§ **Request A**:
Replace "Halloween" with "Thanksgiving" in the Batman kit thread, starting with "Received mine on" and going on through "me. Thanks Steve!", and write out that stretch.
§ **Request B**:
Write what comes next in the forum thread about the 1966 Batman model kit, picking up after its last post.

§ **Text segment**:
# # # # #

# '66 batman now shipping!



## Bwain no more (May 18, 2005)

Received my first order from Frank yesterday, and even though I've had a test shot for several months now, I am STILL like a little kid at Christmas (Christmas of 1966 to be exact ). Some parts have been tweaked, fit is near PERFECT and it is just TOO cool to have that retro box! Anyway, if I have mine, most online retailers should start filling preorders over the next few days, you should see them on shelves by the time the Blu-Ray drops in two weeks. REALLY glad that the figure license went to Moebius; Frank and Dave and Bob (not to mention the INCREDIBLE Jeff Yagher) have knocked this one outa the park! I had a conversation with Steve Iverson about this last night; for '66 Batfans, THIS is what the 1/350th Enterprise was to Trek fans a couple years ago. To all involved, kudos and THANKS!!! :thumbsup:
Tom (typing this with tears of joy in his eyes...)


----------



## Steve CultTVman Iverson (Jan 1, 1970)

First shipments going out today. 

http://www.culttvmanshop.com/Batman-1966-from-Moebius-Models-_p_3059.html


----------



## Jimmy B (Apr 19, 2000)

At Last! I was going to order mine on-line but to highten the nostalgic effect, I'm choosing to take a bright autumn afternoon and drive to a LSH and buy this Gem OTC

No hard feelin's guys


----------



## PF Flyer (Jun 24, 2008)

Got my two in today's mail. Love how the instructions are written in the over dramatic "bat-speak" of the show. Stickers, decals, rope--Holy model geeks! This thing is way cool.


----------



## John P (Sep 1, 1999)

Got 'im!
On the ready-pile he goes.


----------



## deadmanincfan (Mar 11, 2008)

Steve CultTVman Iverson said:


> First shipments going out today.
> 
> http://www.culttvmanshop.com/Batman-1966-from-Moebius-Models-_p_3059.html


Received mine on Halloween! Thanks for the speedy-as-always service, Steve!


----------



## bqeman (Apr 14, 2009)

Came to work today to find my waiting for me. Thanks Steve!


----------



## Richard Baker (Aug 8, 2006)

PF Flyer said:


> Got my two in today's mail. Love how the instructions are written in the over dramatic "bat-speak" of the show. Stickers, decals, rope--Holy model geeks! This thing is way cool.


Could you give us who do not have the kit an example of 'Bat-Speak' from the instructions...


----------



## PF Flyer (Jun 24, 2008)

Here's a sample:

"Meticulous artisans and conscientious craftspeople! You may wish to paint the arm and leg assemblies at this point, before adhering said limbs to the completed torso assembly."

"First, before undertaking the lordly art of model-kit building, study the diagrams and assembly sequence carefully...."

"Attention Citizen! Paint face details before cementing Batman's mask in place. By the way, Batman's eyes are steely gray-blue."


----------



## Richard Baker (Aug 8, 2006)

Wonderful!


----------



## NTRPRZ (Feb 23, 1999)

I want to get this, but will wait a while. I've learned my lesson about paying full price for a kit when it's first released, only to figure out that if I wait a couple of months, I'll be able to get it on sale.


----------



## Richard Baker (Aug 8, 2006)

I used to do that also- I still have kits I bought the first day of release still unbuilt and they have been either discounted or repopped since...

# # # # #

§ **Records supplied**:
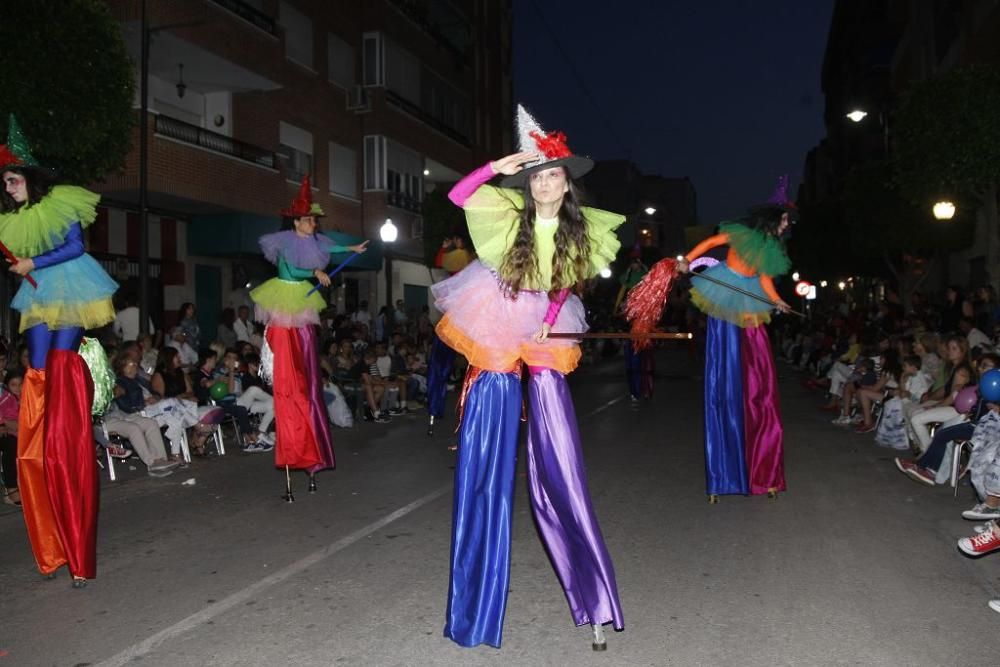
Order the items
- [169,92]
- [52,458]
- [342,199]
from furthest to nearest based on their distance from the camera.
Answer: [342,199]
[169,92]
[52,458]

# # # # #

§ **Written answer A**:
Received mine on Thanksgiving! Thanks for the speedy-as-always service, Steve!


----------



## bqeman (Apr 14, 2009)

Came to work today to find my waiting for me. Thanks Steve!

§ **Written answer B**:
----------



## PF Flyer (Jun 24, 2008)

I taped up most of the kit last night. The fit seems exceptional. In fact, you could snap some of the parts together and they would likely hold.


----------



## Seaview (Feb 18, 2004)

:thumbsup: I love the color of the plastic; it's the perfect blue-tinted grey for his tights. I wonder what the best color paint will be, because I can't just build him without puttying and primering first.
I also test fit a couple of the parts and am as pleased as ever with Moebius quality workmanship. I'm gonna start construction next week after I finish my current build. :hat:


----------



## PF Flyer (Jun 24, 2008)

I figured the light blue plastic was an homage to the old Aurora kit. The figure had the same bluish tint while the tree was brown. Anybody got any good ideas for a paint scheme? Since I don't airbrush, the blue-purple-black look is going to be a challenge.


----------



## RMC (Aug 11, 2004)

Got mine , its an awesome kit !.......THANX MOEBIUS ! :thumbsup:


----------



## RSN (Jul 29, 2008)

PF Flyer said:


> I figured the light blue plastic was an homage to the old Aurora kit. The figure had the same bluish tint while the tree was brown. Anybody got any good ideas for a paint scheme? Since I don't airbrush, the blue-purple-black look is going to be a challenge.


Light gray body with navy blue cape, cloves, trunks and boots. I am going to dry brush the navy blue with white, then apply clear blue over it, to represent the satin.


----------



## Zombie_61 (Apr 21, 2004)

PF Flyer said:


> ...Anybody got any good ideas for a paint scheme? Since I don't airbrush, the blue-purple-black look is going to be a challenge.


Based on the trailers I've seen, once the DVD/Blu-Ray set is released I think a lot of modelers are going to be surprised that the actual colors of the costumes aren't quite what we've all thought they were all these years. Still, the on-set lighting seems to have altered the true colors, especially on Adam West's cape and cowl which appear to change from blue to purplish to almost black, so I think most modelers are going to have to choose the look/colors they like best.


----------



## Cappy1 (Jan 17, 2011)

If your looking for good costume reference material,
the 1966 Batman message board, is a great place to start.
Lots of skilled Bat-fanatics over there.

Also try pimp my batmobile. Scott (Scooter) did a painting tutorial, for the 
66 Batman, a few years ago. Smaller scale mind you, but based on costume colour knowledge. 

Hope it helps.


----------



## sjohn385 (Dec 19, 2004)

This site http://www.wallyontheweb.com/archive/batcowl/awcostume.htm had some info on the original costume. It was navy blue but the fabric used didnt hold the dye well so the color would get a purple tint as time went on


----------



## frankiefreak (Mar 15, 2011)

*'66 Batman*

Got mine today and it's awesome! Can't wait for this project. Honey...I'll be in the garage!

Michael
FF:thumbsup:


----------



## Bwain no more (May 18, 2005)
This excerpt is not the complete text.